Greg Peters Creators Spotlight

エンターテインメントに特化した世界最大級の動画配信サービスを提供するNetflixは、2025年9月、日本でのサービス開始から10周年を迎えました。これまでの10年でさまざまなNetflix作品を共に生み出してきた多くのクリエイターの皆さまに敬意を表し、実写・アニメの作り手の方々にスポットライトを当て、これまでの歩みを振り返るとともに、次なる挑戦への展望を共有する「Creators’ Spotlight(クリエイターズ・スポットライト)〜次のエピソードへ - 変わらぬ作品づくりの核心〜」を、9月4日にTOHOスタジオにて開催しました。

本イベントは「Netflixと歩んだ10年の軌跡、そして次なる挑戦へ」をテーマに、監督、プロデューサー、俳優など多才なクリエイターが登壇し、これまでに情熱を込めて生み出してきた作品における、今だから話せる制作時のエピソードや、今後切り拓いていく新たな挑戦について語り合いました。

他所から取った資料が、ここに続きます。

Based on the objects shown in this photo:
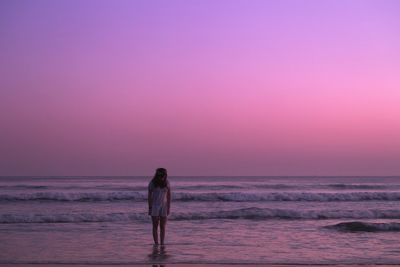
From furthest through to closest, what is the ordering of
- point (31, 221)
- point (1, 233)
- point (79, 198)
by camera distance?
point (79, 198) → point (31, 221) → point (1, 233)

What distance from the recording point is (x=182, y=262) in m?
8.38

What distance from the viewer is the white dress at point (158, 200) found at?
9.84m

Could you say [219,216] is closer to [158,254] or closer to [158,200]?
[158,200]

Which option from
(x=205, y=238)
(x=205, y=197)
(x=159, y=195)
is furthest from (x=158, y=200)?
(x=205, y=197)

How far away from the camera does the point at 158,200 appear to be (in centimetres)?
986

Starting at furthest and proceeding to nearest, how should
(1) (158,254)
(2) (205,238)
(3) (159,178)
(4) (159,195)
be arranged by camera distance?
(2) (205,238) → (4) (159,195) → (3) (159,178) → (1) (158,254)

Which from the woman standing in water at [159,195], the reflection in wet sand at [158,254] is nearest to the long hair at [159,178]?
the woman standing in water at [159,195]

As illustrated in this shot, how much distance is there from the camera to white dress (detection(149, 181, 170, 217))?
387 inches

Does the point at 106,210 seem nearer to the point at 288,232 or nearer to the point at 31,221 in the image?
the point at 31,221

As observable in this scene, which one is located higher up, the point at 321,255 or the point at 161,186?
the point at 161,186

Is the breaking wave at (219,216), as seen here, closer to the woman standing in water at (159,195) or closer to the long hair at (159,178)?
the woman standing in water at (159,195)

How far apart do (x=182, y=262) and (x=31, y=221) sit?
27.9 feet

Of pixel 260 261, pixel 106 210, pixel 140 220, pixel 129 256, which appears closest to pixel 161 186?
pixel 129 256

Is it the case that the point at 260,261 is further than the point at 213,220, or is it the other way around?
the point at 213,220
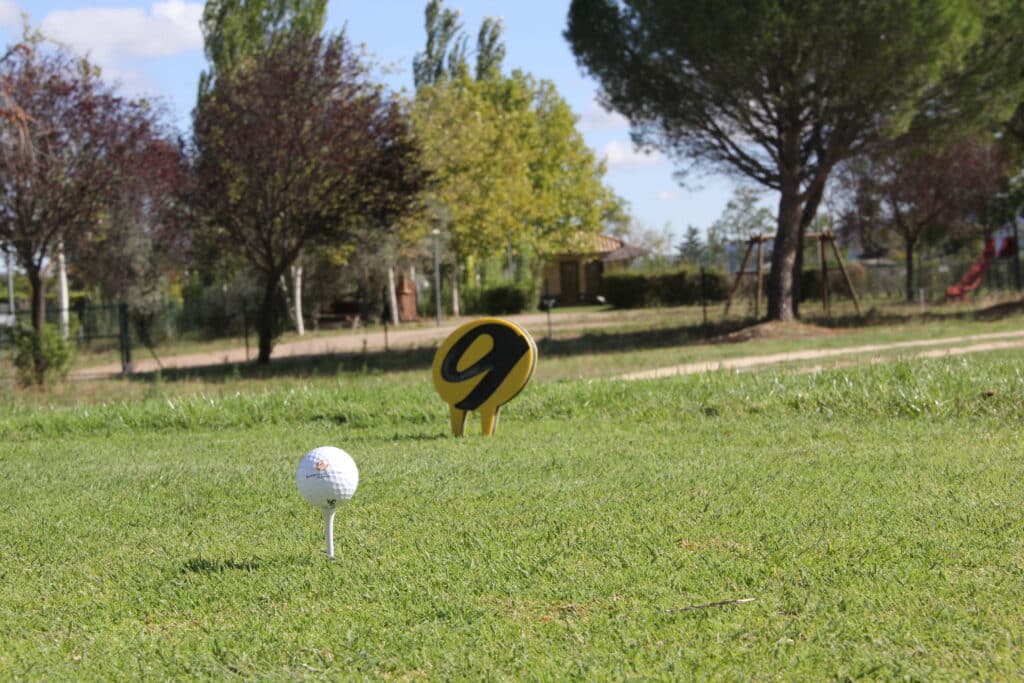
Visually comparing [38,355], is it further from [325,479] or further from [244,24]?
[244,24]

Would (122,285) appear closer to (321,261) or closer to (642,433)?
(321,261)

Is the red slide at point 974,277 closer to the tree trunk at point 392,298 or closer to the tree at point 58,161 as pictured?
the tree trunk at point 392,298

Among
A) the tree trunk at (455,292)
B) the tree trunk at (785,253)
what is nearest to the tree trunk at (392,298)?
the tree trunk at (455,292)

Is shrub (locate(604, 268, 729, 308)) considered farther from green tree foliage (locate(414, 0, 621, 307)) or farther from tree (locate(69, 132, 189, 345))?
tree (locate(69, 132, 189, 345))

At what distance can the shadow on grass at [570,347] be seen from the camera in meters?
21.2

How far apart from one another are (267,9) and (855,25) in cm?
2535

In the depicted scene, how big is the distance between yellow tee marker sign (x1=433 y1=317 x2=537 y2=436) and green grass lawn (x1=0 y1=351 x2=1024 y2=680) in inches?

オープニングでは、Netflix共同最高経営責任者のグレッグ・ピーターズが日本でNetflixをスタートさせた当時の思いや、この10年間でNetflixが日本、そして世界でどのような軌跡を描いてきたかを振り返り、今後の日本チームへのさらなる期待を述べました。続いて、日本における作品づくりを初期から牽引し、現在は日本発コンテンツ全体を統括する坂本和隆が登壇。日本のクリエイティビティの力を信じ、自由な発想とやりきる思いの強さを武器に、リスクをとり、チャレンジを重ねながら、「今まで見たことのない物語」をクリエイターたちと生み出す喜びについて語りました。また、今後もその姿勢を貫き、日本の作品や才能が広く認められ、愛される作品を届けていくことにたゆまず励んでいく決意を表明。さらには、2026年には日本で初めてのライブ配信となるワールドベースボールクラシック(WBC)に触れ、Netflixの挑戦が今後も続いていくことを示唆してスピーチを締めくくりました。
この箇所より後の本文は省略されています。